The necessary absurdity that I'm figuring into this logic is the cliche that "an artwork is like a child to the artist"; and I am of course assuming for the sake of this stereotyped argumentation the fallacy of the childless homosexual, a fallacy which, however, in the case of these particular six artists named in the "homosexualization", happens to hold true (perhaps not accidentally).

Hence---I suppose another way of putting this (increasingly embarassing) notion is that: the homosexual does not add to the world. (Although an unpalatable axiom, and patently objectionable on the level of the real, it seems fair to assert in the spirit of dogma such as "Ce sexe qui n'est pas un" or other post-modern metaphysics.) In these terms, the "gay guys" behind cut-ups and Pop reproduction, despite their incontestable contribution, did not add to the world or the bulk of existing imagery/text in the same way that a work of "original" production takes up space. ("Europe" had "really" not added anything to Beryl of the Biplane; it's commutative, not additive.)

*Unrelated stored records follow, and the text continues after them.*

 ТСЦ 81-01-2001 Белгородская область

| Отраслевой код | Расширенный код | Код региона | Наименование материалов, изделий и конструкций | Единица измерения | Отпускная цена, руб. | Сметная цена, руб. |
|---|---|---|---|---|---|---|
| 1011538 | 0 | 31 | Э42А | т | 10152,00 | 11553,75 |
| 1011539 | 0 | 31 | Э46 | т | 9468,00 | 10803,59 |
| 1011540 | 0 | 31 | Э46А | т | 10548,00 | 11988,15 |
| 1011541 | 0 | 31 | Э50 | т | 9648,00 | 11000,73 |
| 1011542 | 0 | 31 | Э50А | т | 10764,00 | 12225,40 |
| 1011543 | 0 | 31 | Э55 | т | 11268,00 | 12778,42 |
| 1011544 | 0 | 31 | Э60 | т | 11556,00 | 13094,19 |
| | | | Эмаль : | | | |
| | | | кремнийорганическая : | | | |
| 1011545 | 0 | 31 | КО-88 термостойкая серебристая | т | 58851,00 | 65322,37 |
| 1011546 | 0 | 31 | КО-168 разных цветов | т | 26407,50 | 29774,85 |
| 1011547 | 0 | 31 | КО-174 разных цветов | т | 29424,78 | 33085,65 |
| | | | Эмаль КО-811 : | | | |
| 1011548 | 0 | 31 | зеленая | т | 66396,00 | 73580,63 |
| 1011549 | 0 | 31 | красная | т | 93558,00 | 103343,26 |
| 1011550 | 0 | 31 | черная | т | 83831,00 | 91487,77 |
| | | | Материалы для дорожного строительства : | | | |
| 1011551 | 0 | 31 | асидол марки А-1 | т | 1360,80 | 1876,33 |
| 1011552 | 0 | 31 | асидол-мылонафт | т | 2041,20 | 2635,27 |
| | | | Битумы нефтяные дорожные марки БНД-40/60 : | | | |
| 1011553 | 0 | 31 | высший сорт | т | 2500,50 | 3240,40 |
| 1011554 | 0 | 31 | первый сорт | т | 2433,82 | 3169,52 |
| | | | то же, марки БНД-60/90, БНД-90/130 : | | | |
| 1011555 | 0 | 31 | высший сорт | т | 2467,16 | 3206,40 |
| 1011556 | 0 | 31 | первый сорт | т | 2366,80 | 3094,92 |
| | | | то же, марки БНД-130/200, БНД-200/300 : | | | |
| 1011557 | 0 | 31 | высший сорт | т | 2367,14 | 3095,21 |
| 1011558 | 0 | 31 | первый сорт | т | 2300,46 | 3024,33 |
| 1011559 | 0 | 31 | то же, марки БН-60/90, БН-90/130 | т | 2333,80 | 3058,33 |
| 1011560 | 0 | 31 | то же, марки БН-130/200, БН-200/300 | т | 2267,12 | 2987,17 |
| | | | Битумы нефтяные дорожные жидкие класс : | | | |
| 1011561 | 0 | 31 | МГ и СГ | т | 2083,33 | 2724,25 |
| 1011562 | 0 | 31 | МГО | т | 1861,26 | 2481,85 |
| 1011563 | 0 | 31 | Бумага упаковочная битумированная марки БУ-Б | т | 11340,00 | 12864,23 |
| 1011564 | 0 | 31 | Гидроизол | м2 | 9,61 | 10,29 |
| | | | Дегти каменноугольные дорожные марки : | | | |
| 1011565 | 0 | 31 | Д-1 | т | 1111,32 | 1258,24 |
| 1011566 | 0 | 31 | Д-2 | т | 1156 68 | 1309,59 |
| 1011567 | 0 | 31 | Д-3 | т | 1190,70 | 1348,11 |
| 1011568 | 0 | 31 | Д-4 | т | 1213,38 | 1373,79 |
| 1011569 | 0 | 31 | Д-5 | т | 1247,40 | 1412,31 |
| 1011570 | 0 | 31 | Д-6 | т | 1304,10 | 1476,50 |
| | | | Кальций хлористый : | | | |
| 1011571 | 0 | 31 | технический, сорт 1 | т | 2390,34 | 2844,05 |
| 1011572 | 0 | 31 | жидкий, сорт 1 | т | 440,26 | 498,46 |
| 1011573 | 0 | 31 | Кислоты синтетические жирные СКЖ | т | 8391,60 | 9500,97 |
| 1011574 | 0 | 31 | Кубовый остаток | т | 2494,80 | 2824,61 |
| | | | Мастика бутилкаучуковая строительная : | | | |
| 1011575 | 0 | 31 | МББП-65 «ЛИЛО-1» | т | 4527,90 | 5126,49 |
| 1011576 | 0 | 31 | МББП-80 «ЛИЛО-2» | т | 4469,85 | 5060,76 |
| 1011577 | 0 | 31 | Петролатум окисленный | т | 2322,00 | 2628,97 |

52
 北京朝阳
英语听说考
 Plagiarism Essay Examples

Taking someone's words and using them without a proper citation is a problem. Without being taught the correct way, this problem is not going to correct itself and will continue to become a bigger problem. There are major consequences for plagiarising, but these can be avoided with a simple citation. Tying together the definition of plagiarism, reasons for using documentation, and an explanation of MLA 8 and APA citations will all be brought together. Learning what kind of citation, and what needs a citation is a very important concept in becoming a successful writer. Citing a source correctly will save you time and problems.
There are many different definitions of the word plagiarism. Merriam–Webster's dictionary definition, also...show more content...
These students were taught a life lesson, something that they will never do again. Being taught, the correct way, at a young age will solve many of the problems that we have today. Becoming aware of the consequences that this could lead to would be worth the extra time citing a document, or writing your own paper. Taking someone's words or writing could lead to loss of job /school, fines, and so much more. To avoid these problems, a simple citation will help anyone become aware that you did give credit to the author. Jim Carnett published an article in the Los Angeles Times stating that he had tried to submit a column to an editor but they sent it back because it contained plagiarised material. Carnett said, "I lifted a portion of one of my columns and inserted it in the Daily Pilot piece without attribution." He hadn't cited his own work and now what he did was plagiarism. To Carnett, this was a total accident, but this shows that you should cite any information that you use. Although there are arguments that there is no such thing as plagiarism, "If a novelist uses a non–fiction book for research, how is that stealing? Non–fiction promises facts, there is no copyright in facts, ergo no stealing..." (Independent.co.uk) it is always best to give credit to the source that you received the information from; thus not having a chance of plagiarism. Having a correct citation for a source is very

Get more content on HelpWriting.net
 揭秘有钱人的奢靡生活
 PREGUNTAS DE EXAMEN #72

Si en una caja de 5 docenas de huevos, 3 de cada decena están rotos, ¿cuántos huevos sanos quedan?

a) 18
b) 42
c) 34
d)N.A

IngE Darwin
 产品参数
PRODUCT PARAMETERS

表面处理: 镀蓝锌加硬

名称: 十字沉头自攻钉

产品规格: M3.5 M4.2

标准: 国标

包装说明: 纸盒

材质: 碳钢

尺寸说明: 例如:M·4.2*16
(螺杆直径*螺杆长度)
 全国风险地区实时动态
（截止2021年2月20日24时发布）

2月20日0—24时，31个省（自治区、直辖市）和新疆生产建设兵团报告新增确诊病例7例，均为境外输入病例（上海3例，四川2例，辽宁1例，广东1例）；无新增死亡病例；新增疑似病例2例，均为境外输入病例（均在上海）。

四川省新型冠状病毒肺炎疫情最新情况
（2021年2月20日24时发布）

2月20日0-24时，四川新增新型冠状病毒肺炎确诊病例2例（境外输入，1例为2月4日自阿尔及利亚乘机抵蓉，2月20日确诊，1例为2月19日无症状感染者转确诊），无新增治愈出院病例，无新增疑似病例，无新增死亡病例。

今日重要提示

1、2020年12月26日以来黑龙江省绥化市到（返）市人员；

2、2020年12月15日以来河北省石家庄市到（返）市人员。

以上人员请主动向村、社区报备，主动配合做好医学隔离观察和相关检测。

As far as cut-ups' earlier larval stage of collage, I believe Wayne Koestenbaum has commented on the sublimated male-male "bonding" that Picasso and Braque acted out in its invention and manufacture (Koestenbaum, Double Talk: The Erotics of Male Literary Collaboration, which should perhaps be required reading in relation to "beyond the fact": same-sex literary collaboration may already be an a priori "homosexualization," regardless of the participants' actual sexual preference, according to Koestenbaum's thesis).

I hope this doesn't seem like Pound on Social Credit. I mean it as Queer Theory,—which is always speculative.